- _Passage_:
* Start *

# Your Personal Favorite Opera by Rameau



## Xavier (Jun 7, 2012)

Cuthbert Girdlestone, who contributed the Rameau entry in the New Grove Dictionary of Music and Musicians, counts the composer's three early lyric tragedies, "Hippolyte et Aricie," "Castor and Pollux" and "Dardanus," as his finest achievements. He feels they capture Rameau at his freshest, most original and least willing to compromise to fashionable taste.

And here are 3 scattered commentaries on Castor and Pollux, Dardanus and Hippolyte et Aricie:

*Castor and Pollux*

The crowning achievement of French baroque opera, Castor and Pollux is a work of ethereal beauty, rich in affecting airs, elegant dances, subtly flowing syllables and powerful choruses [.....] Castor and Pollux is Rameau's finest creation. His style of melodic writing was more flexible if less lyrical than Italian composers, but retains its own style of lyricism which derives from the French language, a sort of wandering melodic line (which Debussy mirrored), the French version of the speech song originally advocated by the Camerata in the late 16th century [.....] In the face of the so called supremacy of Italian music, Castor and Pollux displayed the assets of French art: the expressive power of declamation and the efficiency of choirs *and ballets* endow the tragic fate of 2 heroic brothers with novel emotion.

(As an aside, the critic Harold Schonberg disagreed with all of the above):

Quote:

Rameau composed little that seems to mean much to 20th century listeners. The trouble is that most modern tastes tend to find his music rather bloodless. Last night the Concert Opera Association restored his opera "Castor et Pollux," in what was claimed to be the first American performance. It is a long and ambitious opera with a subject curiously akin to the Orpheus and Eurydice legend. Rameau's music to all this is stately, dignified and often beautiful. What it lacks, au fond, is imagination -- harmonic and melodic. Hardly a trace of passion ruffles its prevailing serenity. Melodies rise and fall, but are curiously unmoving. The rhythms tend to run along in unvaried manner. The recitatives are rather monotonous. Whatever beauty the score has lies in its intelligence and clarity, its Gallic "point." Obviously the work of a superior musician, "Castor et Pollux" just misses greatness for want of breadth.

* End *

- _What this exercise asks_:
(1) Translate this sentence from the Rameau opera thread into Spanish: "Rameau's music to all this is stately, dignified and often beautiful."
(2) In the Rameau opera thread, who wrote the Rameau entry in the New Grove Dictionary of Music and Musicians?

- _Data lines_:
* Start *

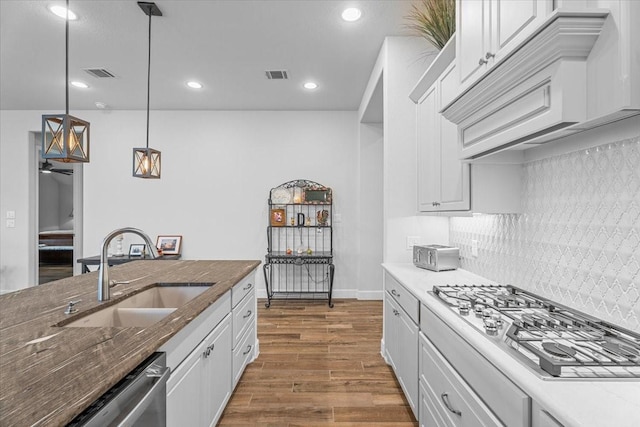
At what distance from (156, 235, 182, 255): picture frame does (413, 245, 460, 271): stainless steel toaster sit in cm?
387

* End *

- _Full solutions_:
(1) La música de Rameau para todo esto es majestuosa, digna y a menudo hermosa.

(2) Cuthbert Girdlestone.